One breath from freedom

July 27, 2014 0 Comments

One breath from freedom

For some free diving/snorkeling is merely a stepping stone to scuba. Which I have no problem with and enjoy immensely when prolonged bottom time or depth is a required.  Wreck and drift diving being classic examples, where I think you would miss out if all you had was a snorkel. It’s just, like the air you breathe a bit more canned and restrictive.

I have been free diving on and off (depending on proximity to water) for the better part of three decades and it’s the freedom and uncomplicated nature that draws me most.

There is a lot of purity in a pursuit where you are entirely self-powered by fins and a breath of air.

Where you glide uncluttered and unfettered through the water with nothing but the sounds of the sea and your own heartbeat. Where just for a moment, surface needs can be forgotten as you slip into a seamless oneness with the ocean. It can be quite a Zen like and spiritual experience.

One of the most vivid moments I have, is of free diving in Brazil and being passed over by a large eagle ray. Its sleek silhouette, effortlessly gliding against the glass surface above, itself being pimpled by tropical rain. The concentric circles of each large drop framing the ray against the silver light. It was a dazzling, natural instant where everything seemed to be as it should be. Even myself, the marveling observer with heart and mind perfectly stilled to match the creatures languid grace. A fleeting minute, that felt like hours and is etched with a smile into my subconscious forever.

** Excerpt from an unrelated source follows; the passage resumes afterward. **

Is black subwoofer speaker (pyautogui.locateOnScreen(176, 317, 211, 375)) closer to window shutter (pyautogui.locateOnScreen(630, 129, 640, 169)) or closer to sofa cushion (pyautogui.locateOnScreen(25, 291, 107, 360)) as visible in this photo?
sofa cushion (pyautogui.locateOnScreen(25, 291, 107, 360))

Eagle ray in the Galapagos

There have been a few of these memories over the years – perhaps it’s the lack of noise or the increased self-awareness but marine life in general seem more receptive/accepting of free divers. Even in some of the busiest and most built up areas there can be some amazing things to see.

It’s also not without its challenges and therein also lies some of the appeal. It’s definitely a get what you put in activity. Becoming proficient in staying longer underwater or going deeper takes a combination of technique, fitness and regular practice. Drift from any and you certainly notice it. Not that you need to be Tanya Streeter to enjoy free diving. One of the best things about it, is its accessibility. It takes very little to just don a mask, get in the water and start having fun.

So next time its flat, get out there. After all, you are only a breath away from exploring the other 71% of the planet.



Russel P
Russel P

Author

Has spent over 30 years of his middle aged life trying to spend more time in the ocean. Likes to surf, bodysurf, free dive and pretend he enjoys chasing big waves.